Collected data entries:
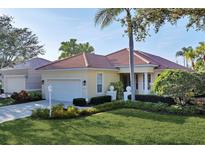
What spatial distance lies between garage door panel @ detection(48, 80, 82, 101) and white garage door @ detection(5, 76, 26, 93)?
3000 mm

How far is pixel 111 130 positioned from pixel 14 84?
13.1 meters

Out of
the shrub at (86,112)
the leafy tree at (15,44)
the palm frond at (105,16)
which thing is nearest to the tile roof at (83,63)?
the leafy tree at (15,44)

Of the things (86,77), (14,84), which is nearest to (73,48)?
(14,84)

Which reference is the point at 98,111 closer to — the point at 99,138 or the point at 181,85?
the point at 181,85

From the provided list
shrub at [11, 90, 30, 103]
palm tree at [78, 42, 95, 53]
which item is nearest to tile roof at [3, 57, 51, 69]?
shrub at [11, 90, 30, 103]

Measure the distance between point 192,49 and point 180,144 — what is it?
2077 cm

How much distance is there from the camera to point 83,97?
17828mm

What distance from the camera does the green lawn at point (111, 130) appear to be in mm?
8422

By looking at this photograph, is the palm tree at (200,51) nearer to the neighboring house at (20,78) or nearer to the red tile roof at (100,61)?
the red tile roof at (100,61)

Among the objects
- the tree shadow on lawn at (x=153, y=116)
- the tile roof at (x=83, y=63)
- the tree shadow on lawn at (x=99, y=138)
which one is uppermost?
the tile roof at (x=83, y=63)

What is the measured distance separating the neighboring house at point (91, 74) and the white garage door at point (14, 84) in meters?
1.67

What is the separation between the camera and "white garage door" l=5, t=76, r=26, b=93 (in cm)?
2021

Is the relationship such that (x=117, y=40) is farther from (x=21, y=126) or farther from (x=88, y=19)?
(x=21, y=126)
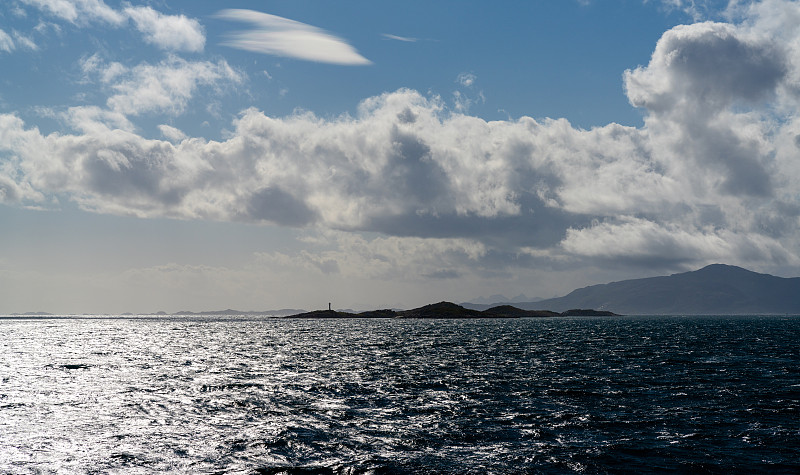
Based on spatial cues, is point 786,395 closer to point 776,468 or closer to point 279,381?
point 776,468

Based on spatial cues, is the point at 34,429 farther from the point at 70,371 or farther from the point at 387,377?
the point at 70,371

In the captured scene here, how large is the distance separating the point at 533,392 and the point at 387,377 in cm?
1796

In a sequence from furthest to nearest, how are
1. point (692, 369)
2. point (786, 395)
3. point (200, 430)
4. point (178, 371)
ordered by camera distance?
point (178, 371) → point (692, 369) → point (786, 395) → point (200, 430)

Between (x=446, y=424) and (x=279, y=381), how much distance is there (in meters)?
27.5

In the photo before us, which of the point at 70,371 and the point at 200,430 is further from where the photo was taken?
the point at 70,371

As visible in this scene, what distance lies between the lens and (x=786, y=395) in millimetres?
44938

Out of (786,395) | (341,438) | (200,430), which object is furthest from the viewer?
(786,395)

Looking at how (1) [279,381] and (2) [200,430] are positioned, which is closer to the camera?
(2) [200,430]

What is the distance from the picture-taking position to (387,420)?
3762 cm

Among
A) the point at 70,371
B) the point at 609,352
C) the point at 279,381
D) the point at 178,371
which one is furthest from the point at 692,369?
the point at 70,371

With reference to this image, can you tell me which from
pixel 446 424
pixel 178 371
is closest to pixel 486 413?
pixel 446 424

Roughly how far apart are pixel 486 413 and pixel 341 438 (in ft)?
40.4

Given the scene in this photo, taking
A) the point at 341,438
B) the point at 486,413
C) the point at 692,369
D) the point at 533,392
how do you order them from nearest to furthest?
the point at 341,438 < the point at 486,413 < the point at 533,392 < the point at 692,369

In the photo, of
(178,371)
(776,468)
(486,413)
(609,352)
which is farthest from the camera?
(609,352)
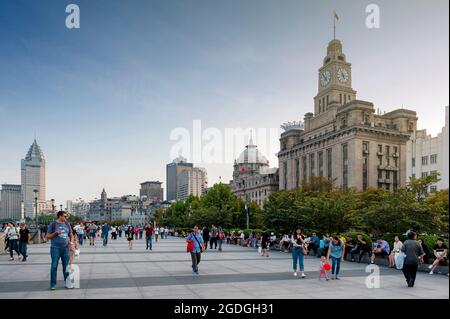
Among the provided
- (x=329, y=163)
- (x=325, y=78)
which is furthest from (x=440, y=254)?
(x=325, y=78)

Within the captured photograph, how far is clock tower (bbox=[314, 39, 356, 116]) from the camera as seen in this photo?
10294cm

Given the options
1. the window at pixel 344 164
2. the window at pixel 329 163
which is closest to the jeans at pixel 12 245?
the window at pixel 344 164

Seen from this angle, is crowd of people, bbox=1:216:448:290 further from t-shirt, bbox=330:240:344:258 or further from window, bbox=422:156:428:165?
window, bbox=422:156:428:165

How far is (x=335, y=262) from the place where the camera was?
14477mm

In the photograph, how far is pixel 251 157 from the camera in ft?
536

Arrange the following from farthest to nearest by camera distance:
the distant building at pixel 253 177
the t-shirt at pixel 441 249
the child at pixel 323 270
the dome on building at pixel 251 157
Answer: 1. the dome on building at pixel 251 157
2. the distant building at pixel 253 177
3. the t-shirt at pixel 441 249
4. the child at pixel 323 270

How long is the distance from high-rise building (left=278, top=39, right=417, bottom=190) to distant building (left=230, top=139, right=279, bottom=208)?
18442 mm

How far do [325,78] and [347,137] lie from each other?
2302 cm

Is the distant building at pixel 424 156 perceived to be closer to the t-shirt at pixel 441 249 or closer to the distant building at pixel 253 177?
the distant building at pixel 253 177

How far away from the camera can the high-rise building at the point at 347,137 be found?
8856 centimetres
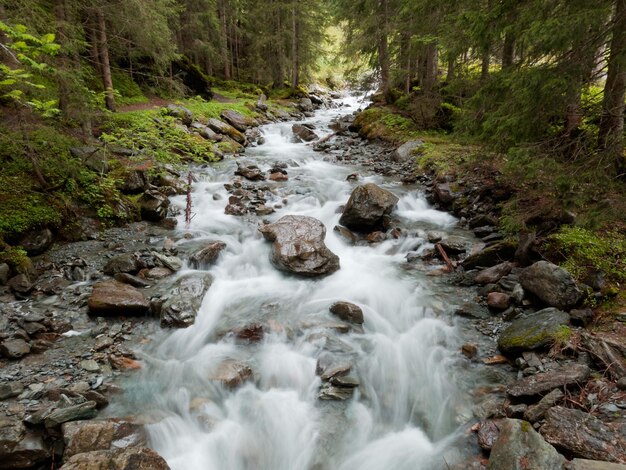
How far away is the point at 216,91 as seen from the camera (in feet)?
82.2

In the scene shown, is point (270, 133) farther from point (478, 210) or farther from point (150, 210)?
point (478, 210)

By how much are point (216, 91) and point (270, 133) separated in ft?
29.1

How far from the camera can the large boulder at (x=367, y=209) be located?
901 cm

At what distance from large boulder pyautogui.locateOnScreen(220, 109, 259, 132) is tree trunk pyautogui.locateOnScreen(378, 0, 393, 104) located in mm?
7623

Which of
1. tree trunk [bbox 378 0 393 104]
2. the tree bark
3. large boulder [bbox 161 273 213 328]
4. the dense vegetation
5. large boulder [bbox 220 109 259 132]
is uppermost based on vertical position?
the tree bark

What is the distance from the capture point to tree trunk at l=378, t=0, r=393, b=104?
18031 millimetres

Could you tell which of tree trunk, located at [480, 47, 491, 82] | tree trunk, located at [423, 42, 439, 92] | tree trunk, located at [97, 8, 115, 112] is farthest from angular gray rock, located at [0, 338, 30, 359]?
tree trunk, located at [423, 42, 439, 92]

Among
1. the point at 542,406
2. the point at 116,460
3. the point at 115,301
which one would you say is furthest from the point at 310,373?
the point at 115,301

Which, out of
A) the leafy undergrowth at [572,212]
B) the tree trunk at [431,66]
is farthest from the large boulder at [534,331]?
the tree trunk at [431,66]

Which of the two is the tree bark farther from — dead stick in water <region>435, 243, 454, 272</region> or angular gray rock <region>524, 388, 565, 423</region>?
angular gray rock <region>524, 388, 565, 423</region>

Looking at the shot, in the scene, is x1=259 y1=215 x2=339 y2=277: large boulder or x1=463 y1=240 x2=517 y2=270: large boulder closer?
x1=463 y1=240 x2=517 y2=270: large boulder

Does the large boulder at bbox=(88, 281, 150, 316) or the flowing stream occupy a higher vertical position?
the large boulder at bbox=(88, 281, 150, 316)

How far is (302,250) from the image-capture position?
25.1 feet

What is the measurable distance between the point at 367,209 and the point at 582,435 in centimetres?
632
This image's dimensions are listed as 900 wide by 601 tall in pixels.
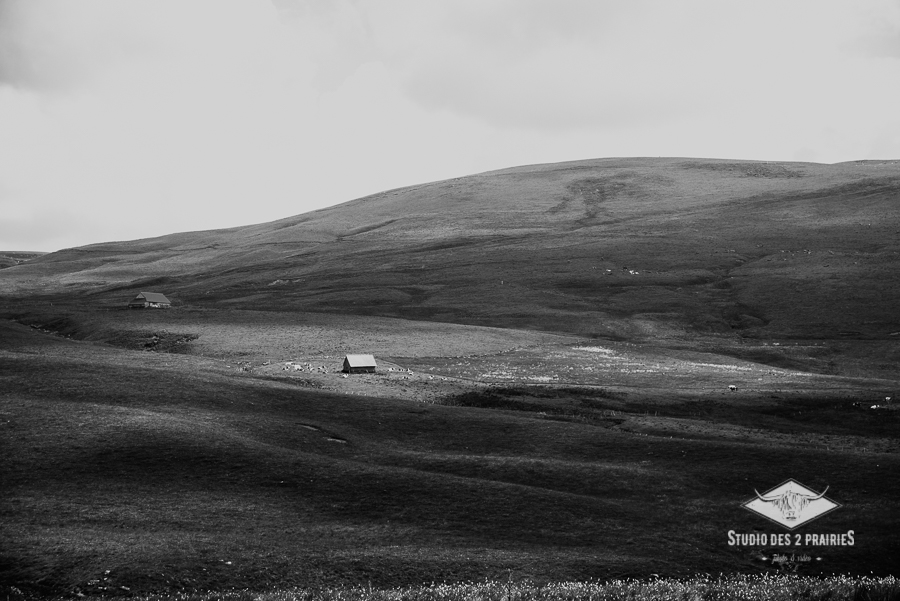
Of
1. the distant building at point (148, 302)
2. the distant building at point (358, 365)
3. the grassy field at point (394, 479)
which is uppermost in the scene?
the distant building at point (148, 302)

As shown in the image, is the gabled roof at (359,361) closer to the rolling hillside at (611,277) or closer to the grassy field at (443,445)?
the grassy field at (443,445)

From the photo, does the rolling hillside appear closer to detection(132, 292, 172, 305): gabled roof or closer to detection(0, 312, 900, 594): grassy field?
detection(132, 292, 172, 305): gabled roof

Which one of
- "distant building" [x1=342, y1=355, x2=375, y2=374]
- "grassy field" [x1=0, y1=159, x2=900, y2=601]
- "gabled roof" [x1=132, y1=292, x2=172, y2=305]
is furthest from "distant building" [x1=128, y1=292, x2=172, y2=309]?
"distant building" [x1=342, y1=355, x2=375, y2=374]

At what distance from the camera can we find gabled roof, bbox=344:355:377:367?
76.2 m

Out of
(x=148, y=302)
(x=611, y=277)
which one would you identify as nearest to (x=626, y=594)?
(x=148, y=302)

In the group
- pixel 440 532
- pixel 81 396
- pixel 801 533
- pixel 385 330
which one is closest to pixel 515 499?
pixel 440 532

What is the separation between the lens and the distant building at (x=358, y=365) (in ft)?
249

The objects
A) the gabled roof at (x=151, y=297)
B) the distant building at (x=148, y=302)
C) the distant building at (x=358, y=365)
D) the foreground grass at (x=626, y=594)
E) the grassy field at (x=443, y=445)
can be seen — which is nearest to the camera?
the foreground grass at (x=626, y=594)

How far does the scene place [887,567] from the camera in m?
32.7

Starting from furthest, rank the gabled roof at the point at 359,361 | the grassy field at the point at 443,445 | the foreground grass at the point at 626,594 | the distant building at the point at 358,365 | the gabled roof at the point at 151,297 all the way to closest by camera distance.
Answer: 1. the gabled roof at the point at 151,297
2. the gabled roof at the point at 359,361
3. the distant building at the point at 358,365
4. the grassy field at the point at 443,445
5. the foreground grass at the point at 626,594

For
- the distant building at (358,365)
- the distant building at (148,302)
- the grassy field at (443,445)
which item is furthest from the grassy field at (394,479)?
the distant building at (148,302)

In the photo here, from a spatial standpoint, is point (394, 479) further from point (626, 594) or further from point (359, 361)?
point (359, 361)

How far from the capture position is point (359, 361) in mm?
76875

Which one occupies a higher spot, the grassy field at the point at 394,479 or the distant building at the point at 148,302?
the distant building at the point at 148,302
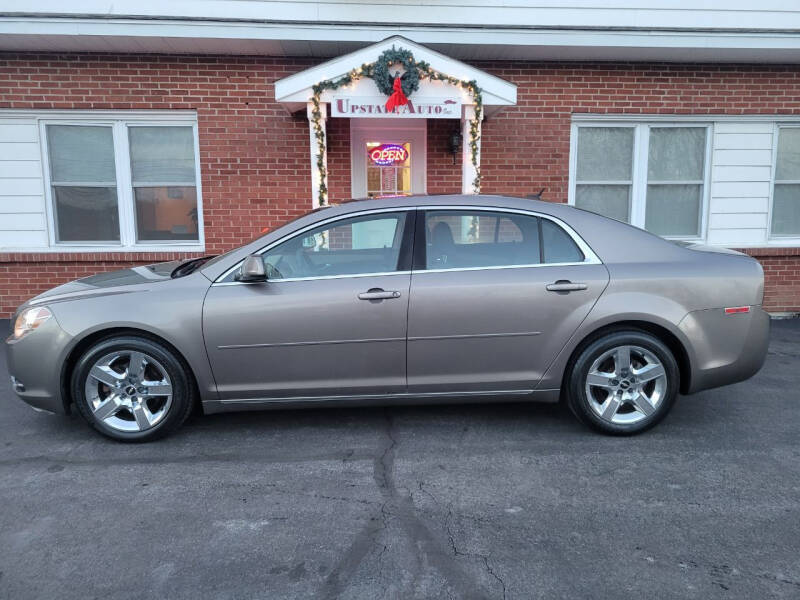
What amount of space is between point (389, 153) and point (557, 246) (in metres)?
4.46

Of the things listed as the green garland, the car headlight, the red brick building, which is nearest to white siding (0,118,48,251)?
the red brick building

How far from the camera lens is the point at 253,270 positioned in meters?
3.80

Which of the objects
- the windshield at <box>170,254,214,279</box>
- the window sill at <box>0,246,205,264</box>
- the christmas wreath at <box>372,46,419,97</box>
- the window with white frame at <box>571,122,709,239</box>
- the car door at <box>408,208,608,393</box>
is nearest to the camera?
the car door at <box>408,208,608,393</box>

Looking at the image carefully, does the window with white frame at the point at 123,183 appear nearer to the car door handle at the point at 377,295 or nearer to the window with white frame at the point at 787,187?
the car door handle at the point at 377,295

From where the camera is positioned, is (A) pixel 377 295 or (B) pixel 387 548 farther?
(A) pixel 377 295

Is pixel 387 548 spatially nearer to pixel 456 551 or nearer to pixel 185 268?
pixel 456 551

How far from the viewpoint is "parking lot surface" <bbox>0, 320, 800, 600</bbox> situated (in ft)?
8.48

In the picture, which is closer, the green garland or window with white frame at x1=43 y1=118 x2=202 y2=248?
the green garland

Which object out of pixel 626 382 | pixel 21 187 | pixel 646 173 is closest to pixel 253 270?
pixel 626 382

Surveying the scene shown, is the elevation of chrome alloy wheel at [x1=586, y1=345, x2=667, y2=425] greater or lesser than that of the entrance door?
lesser

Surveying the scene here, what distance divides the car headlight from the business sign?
356 centimetres

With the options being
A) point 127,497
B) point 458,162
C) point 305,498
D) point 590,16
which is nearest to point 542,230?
point 305,498

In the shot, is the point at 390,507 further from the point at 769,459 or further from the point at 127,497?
the point at 769,459

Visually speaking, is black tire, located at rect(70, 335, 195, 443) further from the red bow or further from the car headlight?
the red bow
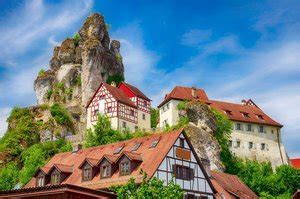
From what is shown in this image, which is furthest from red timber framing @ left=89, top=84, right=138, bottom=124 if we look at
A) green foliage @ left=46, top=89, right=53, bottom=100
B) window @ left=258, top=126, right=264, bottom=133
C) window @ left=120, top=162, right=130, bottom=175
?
window @ left=120, top=162, right=130, bottom=175

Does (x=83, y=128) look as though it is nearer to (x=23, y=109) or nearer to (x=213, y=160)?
(x=23, y=109)

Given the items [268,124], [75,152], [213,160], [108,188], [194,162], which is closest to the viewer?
[108,188]

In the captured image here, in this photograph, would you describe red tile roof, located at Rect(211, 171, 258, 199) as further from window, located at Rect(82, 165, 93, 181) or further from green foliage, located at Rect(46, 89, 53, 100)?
green foliage, located at Rect(46, 89, 53, 100)

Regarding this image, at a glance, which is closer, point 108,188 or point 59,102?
point 108,188

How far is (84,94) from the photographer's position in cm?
9025

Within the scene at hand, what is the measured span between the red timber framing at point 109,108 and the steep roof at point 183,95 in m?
4.85

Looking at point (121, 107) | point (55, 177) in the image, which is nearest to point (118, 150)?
point (55, 177)

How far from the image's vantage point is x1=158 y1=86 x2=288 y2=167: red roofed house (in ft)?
260

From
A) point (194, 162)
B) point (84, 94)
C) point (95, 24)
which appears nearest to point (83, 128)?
point (84, 94)

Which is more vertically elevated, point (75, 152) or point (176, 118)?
point (176, 118)

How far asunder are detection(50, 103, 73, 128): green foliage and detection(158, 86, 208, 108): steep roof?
608 inches

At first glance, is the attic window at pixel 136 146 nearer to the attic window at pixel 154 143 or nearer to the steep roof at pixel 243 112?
the attic window at pixel 154 143

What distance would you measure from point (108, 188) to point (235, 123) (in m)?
45.1

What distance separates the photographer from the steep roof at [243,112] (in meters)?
82.8
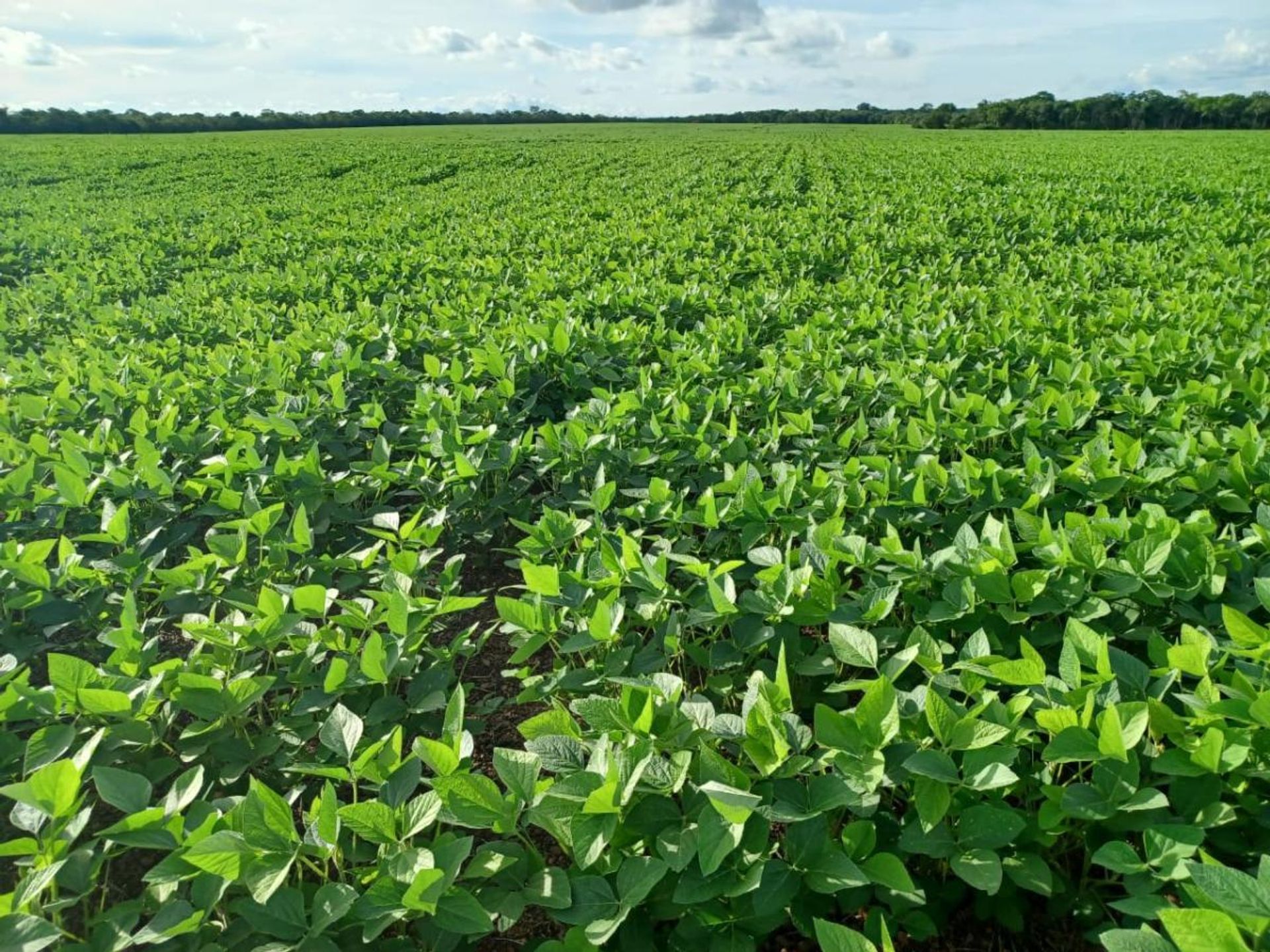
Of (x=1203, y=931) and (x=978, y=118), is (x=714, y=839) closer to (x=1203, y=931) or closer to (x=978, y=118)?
(x=1203, y=931)

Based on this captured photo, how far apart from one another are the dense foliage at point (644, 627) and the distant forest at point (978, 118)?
222 ft

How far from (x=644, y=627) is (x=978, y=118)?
74853 mm

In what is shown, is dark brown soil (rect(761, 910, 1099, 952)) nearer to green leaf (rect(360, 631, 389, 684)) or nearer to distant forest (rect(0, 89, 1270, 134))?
green leaf (rect(360, 631, 389, 684))

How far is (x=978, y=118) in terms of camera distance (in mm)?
64438

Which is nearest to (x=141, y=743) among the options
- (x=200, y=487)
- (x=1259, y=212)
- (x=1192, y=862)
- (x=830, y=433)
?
(x=200, y=487)

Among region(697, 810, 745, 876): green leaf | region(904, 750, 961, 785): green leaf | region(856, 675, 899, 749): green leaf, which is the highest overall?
region(856, 675, 899, 749): green leaf

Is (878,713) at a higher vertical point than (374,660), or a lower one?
higher

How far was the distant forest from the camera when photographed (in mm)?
57469

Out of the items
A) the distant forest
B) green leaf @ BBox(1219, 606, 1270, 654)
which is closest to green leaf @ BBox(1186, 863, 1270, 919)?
green leaf @ BBox(1219, 606, 1270, 654)

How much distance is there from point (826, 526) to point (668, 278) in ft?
22.1

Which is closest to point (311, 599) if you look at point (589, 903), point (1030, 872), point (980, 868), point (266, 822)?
point (266, 822)

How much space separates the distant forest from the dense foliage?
67569 mm

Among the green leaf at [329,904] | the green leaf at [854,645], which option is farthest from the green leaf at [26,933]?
the green leaf at [854,645]

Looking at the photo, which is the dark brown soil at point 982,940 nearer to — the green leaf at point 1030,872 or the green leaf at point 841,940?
the green leaf at point 1030,872
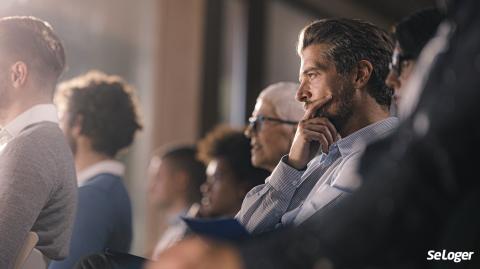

▶ _The exercise_
Which lines of the listing above contain the string "would", with case counting? Report each of those lines in full.

▶ _Task output_
which one would you say is furthest from the point at 310,373?
which one would you identify as nearest to (x=626, y=594)?
In the captured image here, in this photograph, would you describe red tile roof, located at Rect(211, 171, 258, 199) as further from window, located at Rect(82, 165, 93, 181) or further from green foliage, located at Rect(46, 89, 53, 100)?
What distance would you measure from point (108, 188) to point (235, 123) (in m)?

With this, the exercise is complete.